▶ [Excerpts from a spatial dataset]:
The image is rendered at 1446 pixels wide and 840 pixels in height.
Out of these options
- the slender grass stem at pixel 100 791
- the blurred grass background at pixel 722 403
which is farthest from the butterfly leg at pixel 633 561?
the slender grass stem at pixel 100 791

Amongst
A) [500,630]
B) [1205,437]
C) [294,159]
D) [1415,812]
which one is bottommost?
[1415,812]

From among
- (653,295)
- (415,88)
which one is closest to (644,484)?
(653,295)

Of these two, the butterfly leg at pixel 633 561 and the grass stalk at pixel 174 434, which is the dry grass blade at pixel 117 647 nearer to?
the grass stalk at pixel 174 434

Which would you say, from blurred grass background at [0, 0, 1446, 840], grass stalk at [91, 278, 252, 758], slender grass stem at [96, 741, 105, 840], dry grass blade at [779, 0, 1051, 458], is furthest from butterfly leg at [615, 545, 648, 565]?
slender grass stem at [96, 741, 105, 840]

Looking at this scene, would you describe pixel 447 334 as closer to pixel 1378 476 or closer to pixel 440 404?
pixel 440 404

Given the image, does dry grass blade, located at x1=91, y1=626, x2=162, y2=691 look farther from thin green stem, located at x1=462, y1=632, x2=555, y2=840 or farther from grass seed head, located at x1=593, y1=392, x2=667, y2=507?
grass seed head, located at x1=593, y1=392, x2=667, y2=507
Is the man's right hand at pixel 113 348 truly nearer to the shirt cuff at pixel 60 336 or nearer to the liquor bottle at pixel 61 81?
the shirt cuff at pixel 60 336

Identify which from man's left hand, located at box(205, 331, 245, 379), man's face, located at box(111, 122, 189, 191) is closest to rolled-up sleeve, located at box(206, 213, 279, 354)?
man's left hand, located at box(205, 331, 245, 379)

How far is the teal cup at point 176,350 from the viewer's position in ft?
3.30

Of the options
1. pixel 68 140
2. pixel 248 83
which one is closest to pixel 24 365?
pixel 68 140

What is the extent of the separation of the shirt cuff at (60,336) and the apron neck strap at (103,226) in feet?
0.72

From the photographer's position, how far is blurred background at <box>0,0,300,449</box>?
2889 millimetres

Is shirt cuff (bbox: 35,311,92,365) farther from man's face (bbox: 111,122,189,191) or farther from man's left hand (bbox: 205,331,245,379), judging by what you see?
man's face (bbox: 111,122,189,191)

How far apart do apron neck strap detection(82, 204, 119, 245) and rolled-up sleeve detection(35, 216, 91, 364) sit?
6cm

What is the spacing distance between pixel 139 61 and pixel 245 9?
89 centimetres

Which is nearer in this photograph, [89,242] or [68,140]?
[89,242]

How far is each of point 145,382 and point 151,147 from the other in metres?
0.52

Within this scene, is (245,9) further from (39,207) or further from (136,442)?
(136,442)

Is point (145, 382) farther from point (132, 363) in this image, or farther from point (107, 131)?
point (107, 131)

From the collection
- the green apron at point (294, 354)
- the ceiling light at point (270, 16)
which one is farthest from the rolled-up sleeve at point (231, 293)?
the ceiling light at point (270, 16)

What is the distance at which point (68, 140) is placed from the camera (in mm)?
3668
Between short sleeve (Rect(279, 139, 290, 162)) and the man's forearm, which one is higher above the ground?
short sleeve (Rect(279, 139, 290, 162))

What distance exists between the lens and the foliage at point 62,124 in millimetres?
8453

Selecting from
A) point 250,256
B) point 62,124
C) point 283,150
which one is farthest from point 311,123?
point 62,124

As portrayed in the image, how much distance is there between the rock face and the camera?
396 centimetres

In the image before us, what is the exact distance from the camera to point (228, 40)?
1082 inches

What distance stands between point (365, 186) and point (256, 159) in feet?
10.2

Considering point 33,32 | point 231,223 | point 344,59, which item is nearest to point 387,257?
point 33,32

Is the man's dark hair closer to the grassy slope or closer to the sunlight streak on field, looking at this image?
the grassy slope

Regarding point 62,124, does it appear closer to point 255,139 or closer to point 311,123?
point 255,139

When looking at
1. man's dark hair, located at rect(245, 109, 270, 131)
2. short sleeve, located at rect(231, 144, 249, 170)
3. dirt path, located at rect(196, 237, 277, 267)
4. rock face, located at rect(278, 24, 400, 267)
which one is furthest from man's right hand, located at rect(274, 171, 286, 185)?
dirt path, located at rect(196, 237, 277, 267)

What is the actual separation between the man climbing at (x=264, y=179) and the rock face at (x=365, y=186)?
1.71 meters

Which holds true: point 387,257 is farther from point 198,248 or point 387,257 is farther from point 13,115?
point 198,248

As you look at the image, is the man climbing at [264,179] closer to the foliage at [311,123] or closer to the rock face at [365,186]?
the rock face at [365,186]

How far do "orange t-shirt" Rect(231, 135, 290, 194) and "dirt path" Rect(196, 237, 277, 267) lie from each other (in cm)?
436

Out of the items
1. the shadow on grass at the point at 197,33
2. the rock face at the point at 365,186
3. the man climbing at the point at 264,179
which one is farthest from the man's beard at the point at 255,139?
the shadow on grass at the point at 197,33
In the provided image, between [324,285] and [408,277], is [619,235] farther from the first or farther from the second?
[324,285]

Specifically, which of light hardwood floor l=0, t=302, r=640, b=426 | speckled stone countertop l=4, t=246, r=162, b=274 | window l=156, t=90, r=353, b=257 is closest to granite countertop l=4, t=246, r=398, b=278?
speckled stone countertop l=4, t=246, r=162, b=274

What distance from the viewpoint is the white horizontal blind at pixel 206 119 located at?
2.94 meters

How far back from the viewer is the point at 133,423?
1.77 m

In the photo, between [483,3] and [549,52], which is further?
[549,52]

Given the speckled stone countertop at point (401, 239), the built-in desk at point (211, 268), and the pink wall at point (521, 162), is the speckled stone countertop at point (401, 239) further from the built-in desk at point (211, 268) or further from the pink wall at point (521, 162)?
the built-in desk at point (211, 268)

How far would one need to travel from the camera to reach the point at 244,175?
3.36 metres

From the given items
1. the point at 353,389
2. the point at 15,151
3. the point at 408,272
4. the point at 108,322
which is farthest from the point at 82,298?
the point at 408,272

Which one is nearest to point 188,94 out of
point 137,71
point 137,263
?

▶ [Work required]: Give again the lines from the line holding "Out of the items" through the close of the listing, both included, exactly as written and with nothing else.

▶ [Expected answer]:
Out of the items
1. the shadow on grass at the point at 197,33
2. the rock face at the point at 365,186
3. the man climbing at the point at 264,179
which one is farthest from the man's beard at the point at 255,139?
the shadow on grass at the point at 197,33
In the provided image, between [324,285] and [408,277], is [619,235] farther from the first or farther from the second?
[324,285]

Specifically, which of light hardwood floor l=0, t=302, r=640, b=426 | speckled stone countertop l=4, t=246, r=162, b=274 | window l=156, t=90, r=353, b=257 is closest to granite countertop l=4, t=246, r=398, b=278?
speckled stone countertop l=4, t=246, r=162, b=274

What distance from the viewpoint is the white horizontal blind at pixel 206 119 located at?
2.94 meters

How far back from the viewer is the point at 133,423?
1.77 m

In the photo, between [483,3] and [549,52], which is further?
[549,52]

Given the speckled stone countertop at point (401, 239), the built-in desk at point (211, 268), and the pink wall at point (521, 162), is the speckled stone countertop at point (401, 239) further from the built-in desk at point (211, 268) or further from the pink wall at point (521, 162)?
the built-in desk at point (211, 268)

How far would one need to travel from the camera to reach the point at 244,175?
3.36 metres

From the given items
1. the point at 353,389
2. the point at 15,151
3. the point at 408,272
4. the point at 108,322
which is farthest from the point at 82,298?
the point at 408,272

Which one is nearest to point 188,94 out of
point 137,71
point 137,263
?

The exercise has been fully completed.